> [Provided entries]
-- BEGIN --
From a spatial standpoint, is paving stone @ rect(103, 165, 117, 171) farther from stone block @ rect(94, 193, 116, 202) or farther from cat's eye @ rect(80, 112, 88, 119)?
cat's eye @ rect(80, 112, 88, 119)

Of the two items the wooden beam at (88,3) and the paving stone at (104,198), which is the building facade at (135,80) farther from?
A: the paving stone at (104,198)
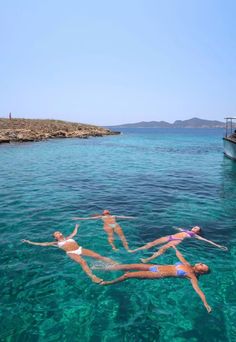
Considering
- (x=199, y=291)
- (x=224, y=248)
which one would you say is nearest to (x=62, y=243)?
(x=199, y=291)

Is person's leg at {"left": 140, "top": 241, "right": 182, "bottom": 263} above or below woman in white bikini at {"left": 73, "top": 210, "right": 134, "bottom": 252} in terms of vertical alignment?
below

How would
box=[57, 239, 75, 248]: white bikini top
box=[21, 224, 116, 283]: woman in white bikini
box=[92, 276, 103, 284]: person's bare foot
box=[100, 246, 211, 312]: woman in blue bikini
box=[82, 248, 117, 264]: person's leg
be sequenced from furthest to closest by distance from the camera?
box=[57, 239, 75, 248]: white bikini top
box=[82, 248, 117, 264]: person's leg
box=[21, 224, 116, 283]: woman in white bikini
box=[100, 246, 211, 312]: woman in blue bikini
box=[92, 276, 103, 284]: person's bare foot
-- END --
-- BEGIN --
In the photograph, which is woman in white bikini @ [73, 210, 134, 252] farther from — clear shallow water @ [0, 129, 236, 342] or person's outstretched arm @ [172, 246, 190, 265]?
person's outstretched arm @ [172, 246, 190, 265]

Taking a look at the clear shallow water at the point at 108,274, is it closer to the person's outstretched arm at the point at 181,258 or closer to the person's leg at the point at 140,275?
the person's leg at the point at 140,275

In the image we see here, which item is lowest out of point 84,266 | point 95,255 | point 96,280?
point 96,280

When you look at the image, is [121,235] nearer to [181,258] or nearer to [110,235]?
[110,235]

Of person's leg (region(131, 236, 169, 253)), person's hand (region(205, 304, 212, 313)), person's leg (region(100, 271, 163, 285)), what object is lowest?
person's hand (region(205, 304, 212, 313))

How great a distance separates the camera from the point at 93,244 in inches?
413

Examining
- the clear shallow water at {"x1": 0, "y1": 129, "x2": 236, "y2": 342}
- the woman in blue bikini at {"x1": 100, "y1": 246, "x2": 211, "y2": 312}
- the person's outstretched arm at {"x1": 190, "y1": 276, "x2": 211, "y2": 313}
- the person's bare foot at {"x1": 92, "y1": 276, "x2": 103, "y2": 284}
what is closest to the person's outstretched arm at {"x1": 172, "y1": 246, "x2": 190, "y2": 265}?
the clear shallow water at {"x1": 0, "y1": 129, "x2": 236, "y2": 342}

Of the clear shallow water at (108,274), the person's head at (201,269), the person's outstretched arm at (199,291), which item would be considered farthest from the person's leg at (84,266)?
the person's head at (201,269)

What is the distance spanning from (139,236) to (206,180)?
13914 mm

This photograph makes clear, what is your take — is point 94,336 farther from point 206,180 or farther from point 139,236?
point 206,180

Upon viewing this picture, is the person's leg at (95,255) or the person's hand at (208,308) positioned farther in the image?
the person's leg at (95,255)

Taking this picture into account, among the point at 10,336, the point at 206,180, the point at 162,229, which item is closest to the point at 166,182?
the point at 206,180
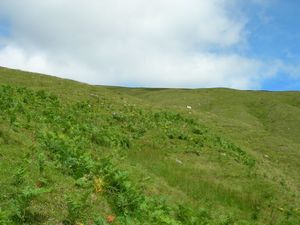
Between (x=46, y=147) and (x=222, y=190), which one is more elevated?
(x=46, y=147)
-- END --
-- BEGIN --
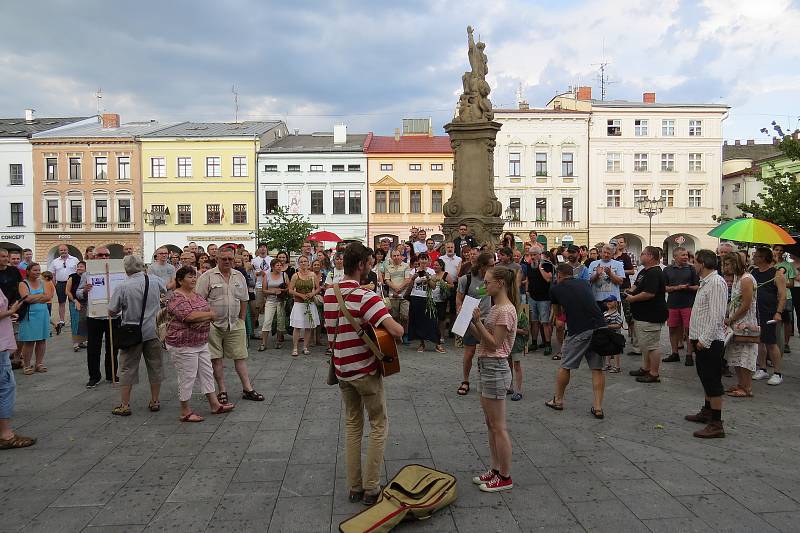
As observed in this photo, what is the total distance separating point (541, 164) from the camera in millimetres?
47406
-- END --
Copy out everything from the line containing "From a spatial" down to the line containing "A: the paving stone at (104,198)", with both of those lines included.

From a spatial standpoint, is paving stone @ rect(103, 165, 117, 171) farther from stone block @ rect(94, 193, 116, 202) or farther from cat's eye @ rect(80, 112, 88, 119)?
cat's eye @ rect(80, 112, 88, 119)

Of the two items the wooden beam at (88,3) and the paving stone at (104,198), which is the building facade at (135,80) farther from?
A: the paving stone at (104,198)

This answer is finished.